People who work in a specific industry often don't see, or respond to, the changes taking place around them, according to Richard Fairbank, chairman, president and CEO of Capital One Financial. That's because the industry's conventional wisdom is so embedded in their brains that they don't notice how stale it has become. "There's an old Will Rogers saying that sums it up," said Fairbank, who gave a talk on leadership this fall at Wharton. "It ain't what he don't know that scares me. It's what he knows that just ain't so."
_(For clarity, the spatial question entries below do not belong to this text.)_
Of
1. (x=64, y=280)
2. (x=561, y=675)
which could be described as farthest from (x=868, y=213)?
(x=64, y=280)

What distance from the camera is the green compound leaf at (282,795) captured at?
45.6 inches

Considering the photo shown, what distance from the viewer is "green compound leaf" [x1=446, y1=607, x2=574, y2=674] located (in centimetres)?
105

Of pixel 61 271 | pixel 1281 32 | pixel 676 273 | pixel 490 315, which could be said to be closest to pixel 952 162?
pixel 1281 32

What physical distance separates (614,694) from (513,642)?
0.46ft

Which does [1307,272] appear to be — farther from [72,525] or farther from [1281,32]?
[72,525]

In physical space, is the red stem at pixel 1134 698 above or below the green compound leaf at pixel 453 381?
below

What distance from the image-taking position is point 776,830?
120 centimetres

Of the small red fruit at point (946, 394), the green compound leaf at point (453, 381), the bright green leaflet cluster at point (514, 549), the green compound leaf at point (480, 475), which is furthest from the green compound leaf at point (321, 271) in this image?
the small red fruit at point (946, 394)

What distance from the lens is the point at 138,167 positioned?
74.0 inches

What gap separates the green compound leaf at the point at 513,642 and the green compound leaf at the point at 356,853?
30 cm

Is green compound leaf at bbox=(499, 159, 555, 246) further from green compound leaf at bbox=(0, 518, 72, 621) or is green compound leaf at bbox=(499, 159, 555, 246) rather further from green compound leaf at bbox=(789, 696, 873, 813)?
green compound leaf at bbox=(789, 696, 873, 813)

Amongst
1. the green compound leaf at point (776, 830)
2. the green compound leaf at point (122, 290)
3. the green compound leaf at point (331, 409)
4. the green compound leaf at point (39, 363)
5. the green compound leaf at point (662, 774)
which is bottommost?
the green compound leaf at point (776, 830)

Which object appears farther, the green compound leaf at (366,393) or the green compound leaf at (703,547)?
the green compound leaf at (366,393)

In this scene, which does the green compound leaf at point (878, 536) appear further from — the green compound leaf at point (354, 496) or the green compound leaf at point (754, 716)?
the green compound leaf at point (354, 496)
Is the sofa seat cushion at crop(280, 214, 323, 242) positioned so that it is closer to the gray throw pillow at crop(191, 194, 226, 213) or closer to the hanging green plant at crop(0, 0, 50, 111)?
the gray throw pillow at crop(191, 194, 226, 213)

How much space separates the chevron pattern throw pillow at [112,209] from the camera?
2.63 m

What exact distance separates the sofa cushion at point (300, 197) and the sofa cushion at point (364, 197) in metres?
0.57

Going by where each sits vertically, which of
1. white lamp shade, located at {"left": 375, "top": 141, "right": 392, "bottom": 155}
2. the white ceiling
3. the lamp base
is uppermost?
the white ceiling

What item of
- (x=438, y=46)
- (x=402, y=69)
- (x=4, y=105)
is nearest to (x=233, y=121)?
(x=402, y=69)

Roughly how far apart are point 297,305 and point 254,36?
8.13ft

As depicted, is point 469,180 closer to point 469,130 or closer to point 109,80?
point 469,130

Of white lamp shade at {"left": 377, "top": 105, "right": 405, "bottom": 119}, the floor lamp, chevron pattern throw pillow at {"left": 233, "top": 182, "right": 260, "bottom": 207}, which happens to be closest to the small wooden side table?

Narrow-minded attitudes within the financial services industry created the opportunity for Fairbank and his then-partner, Nigel Morris, to create Capital One. Fairbank stumbled upon the idea for the company while a management consultant in the late 1980s. Today, Capital One, based in McLean, Va., is one of the nation's biggest credit card issuers, earning $1.1 billion on sales of $4.4 billion in 2003, up from $900 million and $4.2 billion a year earlier. It has 47 million accounts, offers numerous financial products and is always experimenting with new ones. Fairbank said his company does about 64,000 product experiments a year. Over the five years that ended Oct. 27, its stock returned 59.4%, more than twice the return of the Dow Jones Diversified Financial Index.
When Fairbank, in his consulting days, first studied the credit-card division of a major bank, the idea of experimenting with financial products, especially credit cards, was heretical. "The credit card business was very profitable but was run by bankers who had grown up in the traditional banking environment," he recalled. "Everybody in America had the same terms, and half of America couldn't qualify."
Banks were then charging 19.8% annual percentage rate for their cards and justifying the high cost by pointing to the significant number of card borrowers who defaulted on their debt. But as he questioned bankers further, Fairbank learned that they made little effort to explore customers' creditworthiness.